1 Şubat 2012 Çarşamba

BÜYÜK BÜYÜK DEDEMİZDEN BİZE KALAN...The Descendants

Aslında film bizim mükemmel "film adı çevirisi" çetemizin son kurbanı. İnanın benim attığım başlık çok daha iyi bir isim olurdu. Neyse bu küçük ama bence önemli ayrıntıyı görmezden gelip filmin hakkını yemeyelim. Baştan şunu belirteyim film daha vizyona girmediğinden ve muhtemelen izlenmemiş olmasından ufak notlarla sizi filmi "VİZYONA GİRDİĞİNDE" izlemeye teşvik etmekten öteye gidemeyeceğim. Aslında filmin izlenilmeye teşvik edilmesi için herhangi bir nota ihtiyacı yok. Çünkü aldığı Altın Küreler( dram dalında en iyi film ve en iyi erkek oyuncu) ve en iyi film ve en iyi erkek oyuncu gibi en baba iki dal dahil bir çok oscar adaylığı filmi yeterince çekici kılıyor zaten. Fakat film hakkında yazılan" bağımsız amerikan sinemasının güzel örneklerinden" görüşüne pek katılamayacağım. Daha doğrusu özellikle ülkemizde bu yorumun filmi itici kılacağı görüşündeyim. Film bunu hakketmeyecek kadar çekici çünkü. George Clooney'niyi hep karizmatik ve cool izleyecek değiliz ya.İşte kendi halinde hatta “ezik” bir karakter. Ama bu adam büyük oyuncu. Her şeyin altından başarıyla kalkıyor.

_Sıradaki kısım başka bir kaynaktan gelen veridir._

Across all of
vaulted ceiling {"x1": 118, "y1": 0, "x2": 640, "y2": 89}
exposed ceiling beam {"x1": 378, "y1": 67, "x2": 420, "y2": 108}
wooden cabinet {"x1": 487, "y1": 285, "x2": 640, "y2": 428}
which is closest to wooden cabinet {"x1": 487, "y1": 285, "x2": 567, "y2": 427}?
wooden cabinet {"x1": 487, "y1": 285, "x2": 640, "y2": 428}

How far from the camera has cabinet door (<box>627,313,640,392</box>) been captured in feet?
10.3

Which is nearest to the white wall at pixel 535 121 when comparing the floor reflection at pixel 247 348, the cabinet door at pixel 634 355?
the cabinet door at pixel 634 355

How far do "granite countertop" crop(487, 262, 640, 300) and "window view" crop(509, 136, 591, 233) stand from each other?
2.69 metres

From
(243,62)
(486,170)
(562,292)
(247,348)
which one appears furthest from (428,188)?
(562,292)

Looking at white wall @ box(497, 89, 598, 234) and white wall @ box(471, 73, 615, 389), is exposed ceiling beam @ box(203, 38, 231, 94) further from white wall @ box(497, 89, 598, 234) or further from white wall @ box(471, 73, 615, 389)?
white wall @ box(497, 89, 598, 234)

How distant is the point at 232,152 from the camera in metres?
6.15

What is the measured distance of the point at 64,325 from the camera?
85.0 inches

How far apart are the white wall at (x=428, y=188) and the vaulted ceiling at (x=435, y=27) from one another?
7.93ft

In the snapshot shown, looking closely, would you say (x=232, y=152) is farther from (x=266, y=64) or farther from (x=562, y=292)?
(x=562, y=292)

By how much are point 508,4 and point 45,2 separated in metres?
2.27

Clooney dışında çokta göz aşinalığımız olan isimler yok filmde. Fakat hepsi çok iyi oyuncular. Hatta sadece hastanede yatakta gördüğümüz Patricia Hastie (lost dizisinde barfly rolünde görmüştük) bile. Matt king in filmin başında hawai de yaşamak adına attığı nutuk bile film izlenmesi gerekenler arasına alıyor ve “ahhhh bir tatile gidebilsem” diye yakınan bizlere güzel bir ders veriyor.  Buna rağmen o muhteşem sahilleri görüp içimizden “ahhhh bir tatile gidebilsem” diye iç geçirmemek imkansız.
Dram komedi filmi aslında pek izleyebildiğimiz film türü değil ama Alexander Payne bu türde mükemmel referanslara sahip( sideways (2004) ve about schmidt (2002)) bir yönetmen. Yani hem yazar hem oyuncu hem yönetmen hem yapımcı olan bu adam bu işi iyi yapıyor. Filmini tereyağından kıl çeker gibi zihnimize empoze ediyor ve söylemek istediklerini bizi hiç sıkmadan söylüyor.

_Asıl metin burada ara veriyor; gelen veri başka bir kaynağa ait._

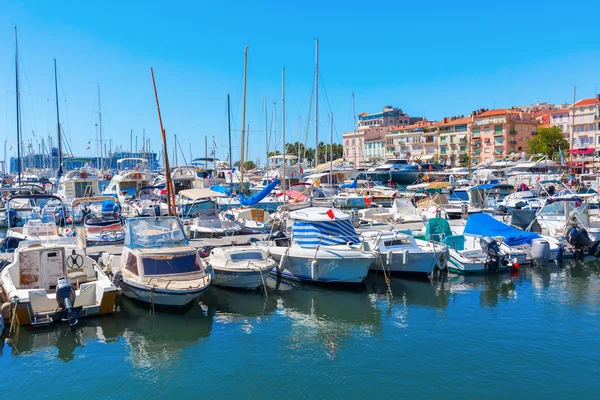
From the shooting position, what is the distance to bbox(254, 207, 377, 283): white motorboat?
20688 mm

Aile ilgili evrensel mesajlara sahip olsada aslında film Amerikan yaşam tarzı ve yarattığı sorunlar üzerine daha sert gidiyor. Ama bana çekici gelen kısmı gördüğüm en iyi miras yaklaşımına sahip olması. Çok rahat diyebilirim ki “ Miras” olgusuna bakış açımı değiştirdi film. Matt’in bu konu hakkındaki duruşu hatta cimriliğe kaçan davranışları bence kendisine maddi manevi miras kalan herkesin dikkatle irdelemesi gereken şeyler. “Bize kalan her ne olursa olsun bunu gerçekten hakkediyor muyuz” sorusu film izledikten sonra kendime sorduğum ilk soru oldu. Ve en az birincisi kadar önemli bir diğer soru daha “ ben bu adamın yerinde olsam ne yapardım” . Matt king’ in sadece miras konusunda değil başına gelen her şey konusunda duruşu bence çok önemli. Bir çoğu bizim klasik türk erkeği yapısına uymasa da kendimizi matt’in yerine koyup ben ne yapardım acaba diye düşünmeden yapamıyoruz.

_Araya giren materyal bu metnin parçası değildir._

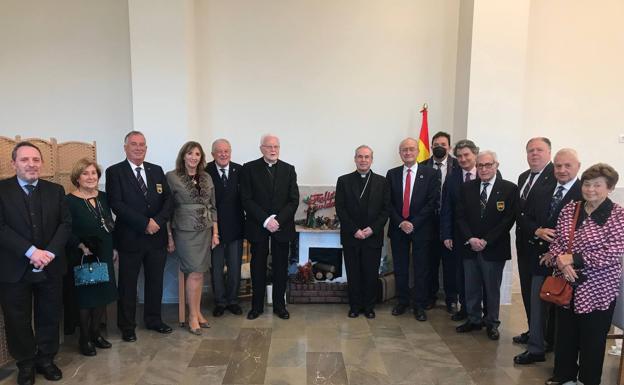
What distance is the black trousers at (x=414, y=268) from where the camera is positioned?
4.00 metres

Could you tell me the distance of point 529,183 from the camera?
3.25m

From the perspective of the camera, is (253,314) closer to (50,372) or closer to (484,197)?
(50,372)

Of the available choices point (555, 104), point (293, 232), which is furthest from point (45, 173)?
point (555, 104)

Sözün özü film hiç sıkılmadan izlenilecek, bittiğinde damağımızda güzel bir tat bırakacak  eğlenceli bir dram. Filmde en çok beğendiğim karakterin (matt king dışında) sid olduğunu belirtmeden edemeyeceğim. Bu çocuk açık sözlü olmakla patavatsızlık arasındaki ince çizgiyi çoktan geçip patavatsızlık denizinde yüzüyor bile. İyi Seyirler…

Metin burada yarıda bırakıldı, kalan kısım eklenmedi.